Le plan Santé, présenté mardi 18 septembre 2018 par Emmanuel Macron, a reçu un accueil plutôt favorable des syndicats de médecins et des fédérations hospitalières.

"A l'issue d'un discours de près d'une heure devant les professionnels de santé réunis pour l'occasion à l'Elysée, ces derniers ont estimé que ce plan était à la hauteur des enjeux", estime Le Figaro. En effet, les syndicats de médecins sont globalement satisfaits. MG France salue "des mesures de bon sens" et le Syndicat des médecins libéraux (SML), "un plan ambitieux".

De son côté, la Confédération des syndicats médicaux français (CSMF) s'est "félicitée d'un statut mixte du médecin partagé entre la ville et l'hôpital". "Si on nous donne les moyens de mieux nous organiser dans les territoires (…), nous pourrons prendre en charge y compris les soins non-programmés et nous nous organiserons collectivement", s'est engagé Jean-Paul Ortiz, président de la CSMF.

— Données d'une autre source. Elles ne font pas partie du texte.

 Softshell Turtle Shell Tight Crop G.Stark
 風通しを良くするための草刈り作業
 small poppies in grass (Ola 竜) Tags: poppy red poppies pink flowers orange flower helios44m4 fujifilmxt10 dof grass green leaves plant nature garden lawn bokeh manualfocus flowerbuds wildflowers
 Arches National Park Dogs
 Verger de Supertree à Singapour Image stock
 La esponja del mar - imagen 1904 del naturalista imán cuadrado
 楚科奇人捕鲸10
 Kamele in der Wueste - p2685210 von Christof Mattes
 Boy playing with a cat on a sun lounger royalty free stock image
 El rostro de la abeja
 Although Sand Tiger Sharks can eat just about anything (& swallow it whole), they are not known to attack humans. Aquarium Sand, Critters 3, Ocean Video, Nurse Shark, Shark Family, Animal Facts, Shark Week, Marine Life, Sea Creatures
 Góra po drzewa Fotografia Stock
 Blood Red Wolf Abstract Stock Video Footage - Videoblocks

Les deux fédérations hospitalières se montrent également plutôt favorables aux mesures présentées par le chef de l'Etat. "Voilà une réforme à la hauteur des enjeux et qui témoigne d'un engagement fort", a réagi Lamine Gharbi, président de la Fédération de l'hospitalisation privée (FHP). "Nous sommes prêts à relever le défi au service des patients", a-t-il ajouté, souligne Le Figaro.

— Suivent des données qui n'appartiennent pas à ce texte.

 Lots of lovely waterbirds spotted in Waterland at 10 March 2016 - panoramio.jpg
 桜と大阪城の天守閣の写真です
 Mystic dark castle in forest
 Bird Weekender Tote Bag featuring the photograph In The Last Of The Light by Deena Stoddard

Pour Frédéric Valletoux, président de la Fédération hospitalière de France (FHF), "on a un discours cohérent, volontariste, ambitieux et surtout, qui appelle tous les acteurs publics ou privés à prendre leurs responsabilités", indique-t-il dans Le Figaro. Mais "qui va répartir les enveloppes budgétaires ?", interroge-t-il. Frédéric Valletoux ne voit pas comment les 400 millions d'euros de budget supplémentaire "suffiraient à financer les assistants médicaux, les 400 médecins des zones prioritaires et à réoxygéner l’hôpital !" "On va rapidement s'apercevoir que tout cela est insuffisant", ajoute-t-il.

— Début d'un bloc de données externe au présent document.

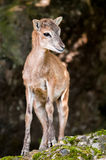 Young sika deer fawn. (lat. Cervus nippon) standing in the woods Royalty Free Stock Photography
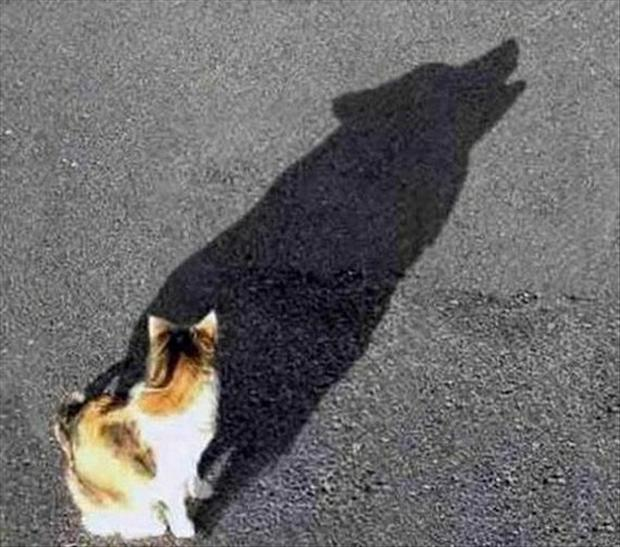 perfectly timed pictures, cat shadow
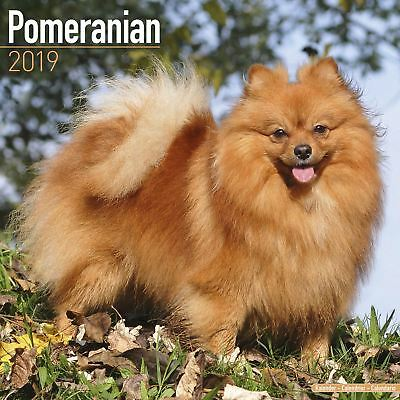 Pomeranian Official 2019 Wall Calendar New & Sealed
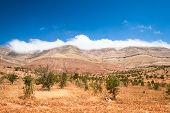 image of atlas  - Landscape of Morocco at summer - JPG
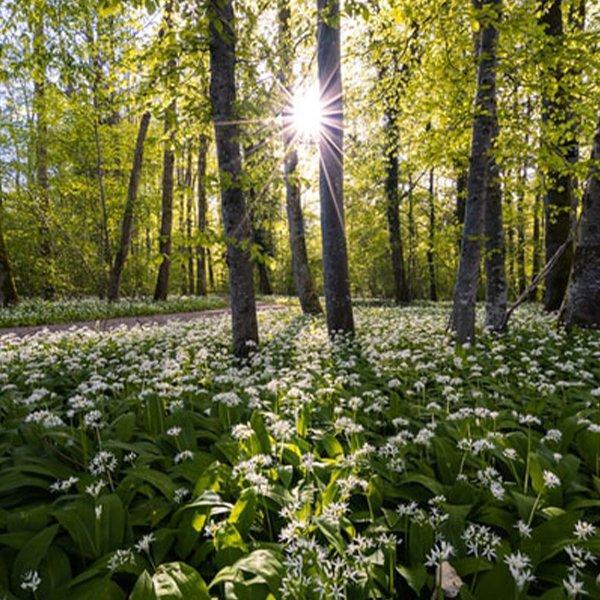 wild garlic growing in spring in England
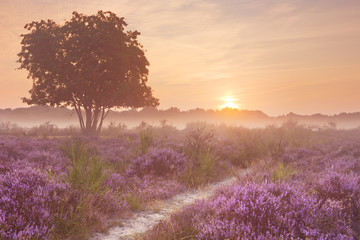Fog over blooming heather in The Netherlands at sunrise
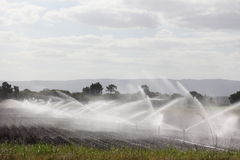 Sprinkler irrigation system. Watering the fields via sprinkler irrigation system (Australian farmland&#x29 Royalty Free Stock Images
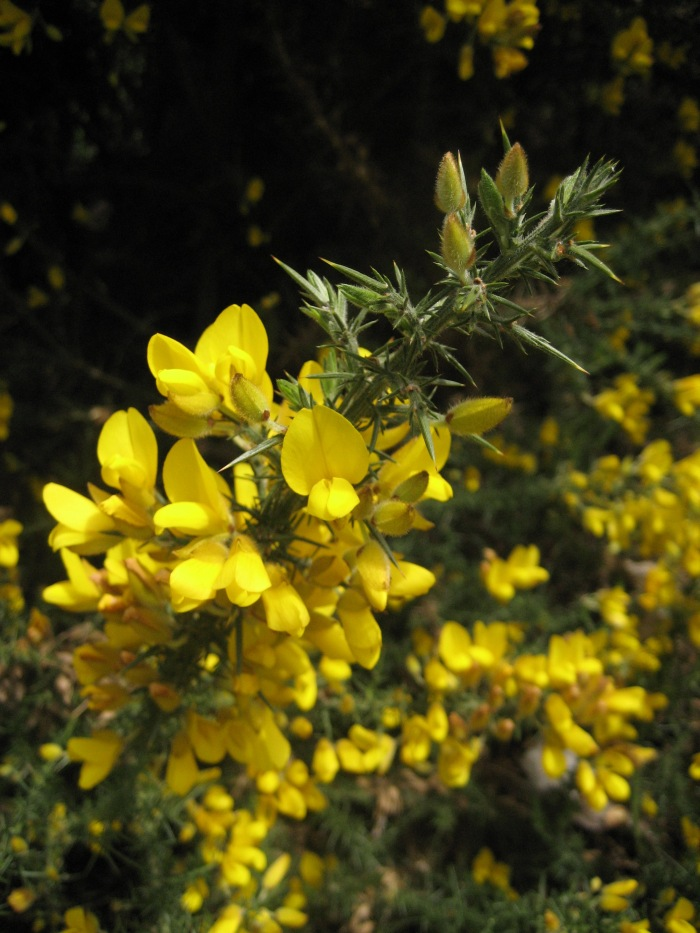 stem of gorse with flowers and spines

Quant au Conseil national de l'Ordre des médecins, il se dit "globalement satisfait". "Nous attendons une approche globale de la formation, qui intégrerait réellement celle-ci à la réforme du système de santé (…) pour qu'elle réponde enfin au plus près des territoires", a déclaré son président, Patrick Bouet.

Dans un entretien aux Echos, le Pr Guy Vallancien, chirurgien et membre de l'Académie de médecine, salue un plan "très pragmatique". Pourquoi ce plan Santé aurait-il plus de chances de réussir que les précédents ?, l'interroge Etienne Lefebvre, rédacteur en chef du service France des Echos. "Là, il y a un rééquilibrage avec la ville, on cherche à faire en sorte que le système de santé marche enfin sur ses deux jambes, explique Guy Vallancien. Les médecins pourront à la fois être salariés et travailler en libéral, et inversement, les libéraux pourront plus facilement travailler à l’hôpital."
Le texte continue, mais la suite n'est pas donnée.